Helps LLMs access bot-protected websites. An MCP server that fetches HTML/markdown content from sites with anti-automation defenses using Scrapling.
Project description
Scrapling Fetch MCP
Helps LLMs access bot-protected websites. An MCP server that fetches HTML/markdown content from sites with anti-automation defenses using Scrapling.
Why This Exists
LLMs often can't access information from websites that implement bot detection, even when that content is easily accessible in your browser. This tool bridges that gap by providing a simple way for AI assistants to view the same content you can.

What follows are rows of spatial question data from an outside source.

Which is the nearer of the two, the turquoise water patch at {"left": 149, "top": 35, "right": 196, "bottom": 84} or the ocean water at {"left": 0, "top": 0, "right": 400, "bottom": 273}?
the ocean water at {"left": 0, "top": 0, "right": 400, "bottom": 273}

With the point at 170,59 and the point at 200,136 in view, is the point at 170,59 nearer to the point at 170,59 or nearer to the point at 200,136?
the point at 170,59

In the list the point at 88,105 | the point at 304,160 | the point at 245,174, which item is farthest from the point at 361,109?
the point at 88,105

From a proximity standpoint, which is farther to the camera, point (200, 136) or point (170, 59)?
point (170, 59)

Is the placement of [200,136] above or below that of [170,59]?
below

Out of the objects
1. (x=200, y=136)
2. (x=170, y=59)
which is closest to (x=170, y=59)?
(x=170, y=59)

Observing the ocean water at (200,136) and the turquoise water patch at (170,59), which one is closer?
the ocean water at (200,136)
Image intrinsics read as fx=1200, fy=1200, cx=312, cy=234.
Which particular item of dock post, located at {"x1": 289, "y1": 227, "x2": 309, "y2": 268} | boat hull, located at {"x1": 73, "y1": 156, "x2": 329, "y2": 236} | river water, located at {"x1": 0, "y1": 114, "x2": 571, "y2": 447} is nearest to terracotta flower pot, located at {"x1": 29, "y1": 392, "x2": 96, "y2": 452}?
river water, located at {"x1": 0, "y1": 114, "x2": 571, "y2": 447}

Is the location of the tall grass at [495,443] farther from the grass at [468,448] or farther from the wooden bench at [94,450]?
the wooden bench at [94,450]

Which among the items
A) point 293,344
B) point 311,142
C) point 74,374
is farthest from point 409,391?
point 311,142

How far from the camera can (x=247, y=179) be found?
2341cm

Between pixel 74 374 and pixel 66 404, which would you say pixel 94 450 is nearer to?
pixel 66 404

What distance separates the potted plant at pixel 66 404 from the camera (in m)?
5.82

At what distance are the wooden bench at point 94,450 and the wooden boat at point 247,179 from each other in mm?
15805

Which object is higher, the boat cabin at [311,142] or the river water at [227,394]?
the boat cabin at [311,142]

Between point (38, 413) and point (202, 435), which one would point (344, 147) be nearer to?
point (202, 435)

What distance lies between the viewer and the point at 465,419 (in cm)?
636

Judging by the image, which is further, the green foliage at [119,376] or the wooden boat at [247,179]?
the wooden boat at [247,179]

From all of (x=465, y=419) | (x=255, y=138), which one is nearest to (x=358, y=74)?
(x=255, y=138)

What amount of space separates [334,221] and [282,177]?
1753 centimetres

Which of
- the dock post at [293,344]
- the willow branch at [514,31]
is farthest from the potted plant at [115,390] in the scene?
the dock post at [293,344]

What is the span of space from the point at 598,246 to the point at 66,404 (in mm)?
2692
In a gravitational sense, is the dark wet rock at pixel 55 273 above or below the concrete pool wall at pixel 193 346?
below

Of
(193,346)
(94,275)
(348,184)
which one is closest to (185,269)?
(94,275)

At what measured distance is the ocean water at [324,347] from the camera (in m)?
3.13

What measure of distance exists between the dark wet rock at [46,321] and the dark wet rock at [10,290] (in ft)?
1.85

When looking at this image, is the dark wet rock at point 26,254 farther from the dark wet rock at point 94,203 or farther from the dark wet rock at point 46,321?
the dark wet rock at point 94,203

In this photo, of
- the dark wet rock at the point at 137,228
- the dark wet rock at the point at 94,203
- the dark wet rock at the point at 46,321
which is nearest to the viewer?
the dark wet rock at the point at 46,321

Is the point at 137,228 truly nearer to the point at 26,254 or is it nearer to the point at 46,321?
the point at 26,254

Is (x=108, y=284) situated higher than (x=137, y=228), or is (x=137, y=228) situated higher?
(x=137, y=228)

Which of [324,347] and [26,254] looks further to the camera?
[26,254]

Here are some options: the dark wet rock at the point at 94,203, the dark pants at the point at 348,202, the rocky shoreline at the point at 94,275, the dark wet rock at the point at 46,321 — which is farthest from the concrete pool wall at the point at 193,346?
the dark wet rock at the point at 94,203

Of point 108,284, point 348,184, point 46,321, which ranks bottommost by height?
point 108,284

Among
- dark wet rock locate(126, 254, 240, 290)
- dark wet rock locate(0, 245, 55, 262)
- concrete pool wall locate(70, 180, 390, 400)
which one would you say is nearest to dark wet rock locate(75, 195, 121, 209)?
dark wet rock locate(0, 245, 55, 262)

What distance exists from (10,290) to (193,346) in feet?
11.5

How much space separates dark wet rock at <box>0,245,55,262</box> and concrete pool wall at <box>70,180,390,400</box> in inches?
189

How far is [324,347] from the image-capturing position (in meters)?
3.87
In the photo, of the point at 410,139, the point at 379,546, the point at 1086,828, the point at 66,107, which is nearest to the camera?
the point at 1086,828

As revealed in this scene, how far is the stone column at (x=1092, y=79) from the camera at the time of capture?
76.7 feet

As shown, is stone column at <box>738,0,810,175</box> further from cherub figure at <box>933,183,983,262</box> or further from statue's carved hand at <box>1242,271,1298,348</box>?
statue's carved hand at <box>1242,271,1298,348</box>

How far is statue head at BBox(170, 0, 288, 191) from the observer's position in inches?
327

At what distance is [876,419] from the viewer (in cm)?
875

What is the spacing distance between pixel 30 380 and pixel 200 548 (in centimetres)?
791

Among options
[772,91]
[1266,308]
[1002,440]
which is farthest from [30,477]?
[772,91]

Note: This project was developed in collaboration with Claude Sonnet 3.7, using LLM Context to share code during development. Initial vibe code session with Sonnet to get to a working prototype + several curation sessions where I (@restlessronin) refactored and refined with Sonnet's help.
Intended Use
This tool is optimized for low volume retrieval of documentation and reference materials (text/HTML only) from websites that implement bot detection. It has not been designed or tested for general-purpose site scraping or data harvesting.
Features
- Retrieve content from websites that implement advanced bot protection
- Three protection levels (basic, stealth, max-stealth)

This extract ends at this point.